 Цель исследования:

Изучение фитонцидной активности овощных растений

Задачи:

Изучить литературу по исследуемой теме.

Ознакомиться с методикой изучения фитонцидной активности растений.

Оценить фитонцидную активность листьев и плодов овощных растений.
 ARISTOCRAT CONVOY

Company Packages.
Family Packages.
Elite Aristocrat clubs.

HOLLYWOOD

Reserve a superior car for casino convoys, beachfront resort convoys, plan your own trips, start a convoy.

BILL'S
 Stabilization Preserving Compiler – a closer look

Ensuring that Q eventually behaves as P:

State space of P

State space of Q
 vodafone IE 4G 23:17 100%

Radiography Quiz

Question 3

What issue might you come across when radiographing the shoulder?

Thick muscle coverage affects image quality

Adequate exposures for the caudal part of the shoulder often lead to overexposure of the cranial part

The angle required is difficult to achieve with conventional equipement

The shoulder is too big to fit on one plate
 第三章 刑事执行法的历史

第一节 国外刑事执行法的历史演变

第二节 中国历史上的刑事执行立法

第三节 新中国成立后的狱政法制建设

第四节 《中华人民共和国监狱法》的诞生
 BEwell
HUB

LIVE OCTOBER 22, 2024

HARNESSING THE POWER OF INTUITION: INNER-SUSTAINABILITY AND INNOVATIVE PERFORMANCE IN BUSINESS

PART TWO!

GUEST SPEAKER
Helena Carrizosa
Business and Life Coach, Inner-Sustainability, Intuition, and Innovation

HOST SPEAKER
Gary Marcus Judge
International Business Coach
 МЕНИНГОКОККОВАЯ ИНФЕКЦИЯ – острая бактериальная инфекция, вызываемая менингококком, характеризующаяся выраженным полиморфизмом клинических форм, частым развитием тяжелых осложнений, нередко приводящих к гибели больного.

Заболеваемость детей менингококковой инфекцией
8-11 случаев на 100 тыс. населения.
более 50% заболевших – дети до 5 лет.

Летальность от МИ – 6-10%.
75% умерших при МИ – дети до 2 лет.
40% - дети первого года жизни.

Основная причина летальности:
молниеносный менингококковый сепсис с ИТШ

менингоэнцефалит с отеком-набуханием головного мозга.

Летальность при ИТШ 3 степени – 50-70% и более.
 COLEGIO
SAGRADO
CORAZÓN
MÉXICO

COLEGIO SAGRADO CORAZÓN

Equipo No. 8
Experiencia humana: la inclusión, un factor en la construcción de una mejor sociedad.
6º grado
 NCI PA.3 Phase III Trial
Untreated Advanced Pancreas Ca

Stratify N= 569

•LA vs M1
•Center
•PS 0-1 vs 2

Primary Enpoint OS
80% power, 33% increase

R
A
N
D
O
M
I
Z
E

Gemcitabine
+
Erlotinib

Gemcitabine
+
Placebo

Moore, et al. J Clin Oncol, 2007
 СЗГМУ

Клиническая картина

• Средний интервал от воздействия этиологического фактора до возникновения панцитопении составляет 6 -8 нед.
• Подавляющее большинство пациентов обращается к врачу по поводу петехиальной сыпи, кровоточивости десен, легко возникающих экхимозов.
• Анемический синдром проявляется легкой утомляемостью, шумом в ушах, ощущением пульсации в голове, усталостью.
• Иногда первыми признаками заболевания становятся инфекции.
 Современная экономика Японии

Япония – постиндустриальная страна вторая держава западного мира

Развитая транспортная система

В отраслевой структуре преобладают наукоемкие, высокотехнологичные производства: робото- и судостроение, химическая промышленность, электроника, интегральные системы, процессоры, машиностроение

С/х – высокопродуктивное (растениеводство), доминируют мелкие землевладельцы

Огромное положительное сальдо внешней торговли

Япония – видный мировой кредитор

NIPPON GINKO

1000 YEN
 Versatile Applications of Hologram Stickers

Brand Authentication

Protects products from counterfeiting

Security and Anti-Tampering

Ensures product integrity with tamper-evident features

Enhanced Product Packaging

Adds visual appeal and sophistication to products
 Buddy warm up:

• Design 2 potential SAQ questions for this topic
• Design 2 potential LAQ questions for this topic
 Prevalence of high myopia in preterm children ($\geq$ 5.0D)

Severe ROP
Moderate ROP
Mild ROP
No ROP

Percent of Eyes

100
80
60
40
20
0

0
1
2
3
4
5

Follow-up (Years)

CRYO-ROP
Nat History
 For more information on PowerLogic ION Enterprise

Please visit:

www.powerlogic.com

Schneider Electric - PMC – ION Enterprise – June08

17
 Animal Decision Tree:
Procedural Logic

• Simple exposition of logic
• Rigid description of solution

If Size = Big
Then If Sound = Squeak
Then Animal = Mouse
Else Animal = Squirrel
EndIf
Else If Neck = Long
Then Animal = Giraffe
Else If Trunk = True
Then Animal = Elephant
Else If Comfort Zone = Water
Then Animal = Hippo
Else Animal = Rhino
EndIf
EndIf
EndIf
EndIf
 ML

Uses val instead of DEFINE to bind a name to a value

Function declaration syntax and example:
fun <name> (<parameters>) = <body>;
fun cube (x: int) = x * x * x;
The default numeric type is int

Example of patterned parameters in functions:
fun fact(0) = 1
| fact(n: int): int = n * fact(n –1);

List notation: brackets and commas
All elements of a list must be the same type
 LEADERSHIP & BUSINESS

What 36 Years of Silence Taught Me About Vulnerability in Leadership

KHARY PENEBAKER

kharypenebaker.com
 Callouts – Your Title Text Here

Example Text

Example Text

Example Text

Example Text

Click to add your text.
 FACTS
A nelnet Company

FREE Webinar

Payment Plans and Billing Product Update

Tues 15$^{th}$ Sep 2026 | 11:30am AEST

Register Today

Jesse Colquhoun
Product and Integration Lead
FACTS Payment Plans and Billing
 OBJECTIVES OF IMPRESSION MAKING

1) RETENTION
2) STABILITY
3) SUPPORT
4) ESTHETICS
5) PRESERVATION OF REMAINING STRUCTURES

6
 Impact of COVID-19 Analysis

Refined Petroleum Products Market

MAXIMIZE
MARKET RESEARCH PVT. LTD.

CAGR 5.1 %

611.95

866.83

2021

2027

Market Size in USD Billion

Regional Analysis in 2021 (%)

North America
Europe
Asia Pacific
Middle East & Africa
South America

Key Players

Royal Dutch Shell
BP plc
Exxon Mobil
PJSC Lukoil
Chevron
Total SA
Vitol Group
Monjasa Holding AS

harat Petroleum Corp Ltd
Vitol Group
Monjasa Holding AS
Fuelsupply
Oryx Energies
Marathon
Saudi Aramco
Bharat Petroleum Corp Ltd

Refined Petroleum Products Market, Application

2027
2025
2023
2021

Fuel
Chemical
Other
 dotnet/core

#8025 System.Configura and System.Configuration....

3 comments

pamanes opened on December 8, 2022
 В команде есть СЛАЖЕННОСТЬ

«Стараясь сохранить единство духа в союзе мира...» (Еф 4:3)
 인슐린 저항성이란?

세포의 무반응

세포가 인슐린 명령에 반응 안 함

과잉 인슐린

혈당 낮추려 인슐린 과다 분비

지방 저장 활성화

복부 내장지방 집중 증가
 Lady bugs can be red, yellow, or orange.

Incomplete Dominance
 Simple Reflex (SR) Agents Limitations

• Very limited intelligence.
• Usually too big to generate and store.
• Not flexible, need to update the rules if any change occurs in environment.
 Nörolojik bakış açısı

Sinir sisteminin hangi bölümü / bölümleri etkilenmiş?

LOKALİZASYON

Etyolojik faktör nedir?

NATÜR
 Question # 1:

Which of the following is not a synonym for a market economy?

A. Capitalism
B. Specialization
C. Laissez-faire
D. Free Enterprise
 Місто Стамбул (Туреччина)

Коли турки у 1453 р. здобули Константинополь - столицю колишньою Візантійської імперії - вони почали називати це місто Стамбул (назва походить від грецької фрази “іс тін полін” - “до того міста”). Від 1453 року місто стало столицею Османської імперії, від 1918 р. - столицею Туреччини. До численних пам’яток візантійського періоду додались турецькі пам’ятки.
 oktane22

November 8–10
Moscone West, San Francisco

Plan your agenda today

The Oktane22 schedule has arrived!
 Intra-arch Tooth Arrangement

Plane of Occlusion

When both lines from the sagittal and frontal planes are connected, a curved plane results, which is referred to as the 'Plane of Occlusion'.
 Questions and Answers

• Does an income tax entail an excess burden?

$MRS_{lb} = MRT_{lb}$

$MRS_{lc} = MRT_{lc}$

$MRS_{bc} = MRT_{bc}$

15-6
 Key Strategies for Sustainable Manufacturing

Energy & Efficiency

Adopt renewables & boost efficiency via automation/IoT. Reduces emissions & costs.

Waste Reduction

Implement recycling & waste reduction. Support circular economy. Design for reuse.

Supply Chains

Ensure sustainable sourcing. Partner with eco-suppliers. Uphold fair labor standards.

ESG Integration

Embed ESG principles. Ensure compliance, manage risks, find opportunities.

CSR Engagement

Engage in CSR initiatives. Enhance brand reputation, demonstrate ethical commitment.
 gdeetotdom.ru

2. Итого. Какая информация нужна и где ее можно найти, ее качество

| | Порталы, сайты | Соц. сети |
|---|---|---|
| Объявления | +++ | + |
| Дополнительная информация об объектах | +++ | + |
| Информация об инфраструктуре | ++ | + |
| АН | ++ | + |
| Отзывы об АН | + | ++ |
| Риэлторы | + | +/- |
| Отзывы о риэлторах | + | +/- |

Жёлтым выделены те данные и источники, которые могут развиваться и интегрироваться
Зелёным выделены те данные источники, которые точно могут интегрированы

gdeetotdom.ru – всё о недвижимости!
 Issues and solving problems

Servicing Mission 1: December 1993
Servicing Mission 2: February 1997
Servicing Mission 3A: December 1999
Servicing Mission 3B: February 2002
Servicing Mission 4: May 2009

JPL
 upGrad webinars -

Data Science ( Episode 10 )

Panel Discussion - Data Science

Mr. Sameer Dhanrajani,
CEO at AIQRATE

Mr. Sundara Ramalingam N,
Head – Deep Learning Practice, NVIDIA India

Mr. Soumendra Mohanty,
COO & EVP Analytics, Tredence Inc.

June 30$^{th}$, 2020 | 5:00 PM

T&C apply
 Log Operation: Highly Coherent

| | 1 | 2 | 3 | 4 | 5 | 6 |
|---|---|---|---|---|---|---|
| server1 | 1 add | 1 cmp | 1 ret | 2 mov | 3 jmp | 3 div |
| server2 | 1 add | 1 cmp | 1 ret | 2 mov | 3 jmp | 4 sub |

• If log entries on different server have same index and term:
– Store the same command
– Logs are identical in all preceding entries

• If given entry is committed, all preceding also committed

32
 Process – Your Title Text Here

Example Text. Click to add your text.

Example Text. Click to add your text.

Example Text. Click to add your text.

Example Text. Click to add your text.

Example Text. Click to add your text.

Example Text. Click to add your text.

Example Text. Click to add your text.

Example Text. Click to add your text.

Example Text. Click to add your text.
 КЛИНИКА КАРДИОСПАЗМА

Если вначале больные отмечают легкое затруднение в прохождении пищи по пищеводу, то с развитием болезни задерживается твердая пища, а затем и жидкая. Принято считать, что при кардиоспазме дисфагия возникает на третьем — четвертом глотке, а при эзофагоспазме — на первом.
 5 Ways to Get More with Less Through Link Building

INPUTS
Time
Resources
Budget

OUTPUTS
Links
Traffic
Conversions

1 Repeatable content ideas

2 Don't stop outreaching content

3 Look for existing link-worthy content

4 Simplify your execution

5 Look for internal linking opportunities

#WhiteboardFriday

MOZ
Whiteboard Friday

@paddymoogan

□ □ □ □ □

- _Exercise instructions_
Search the material above for the word "with", then copy out each line that has it.

- _Answer_
The angle required is difficult to achieve with conventional equipement
Ensures product integrity with tamper-evident features
Ensure sustainable sourcing. Partner with eco-suppliers. Uphold fair labor standards.
 5 Ways to Get More with Less Through Link Building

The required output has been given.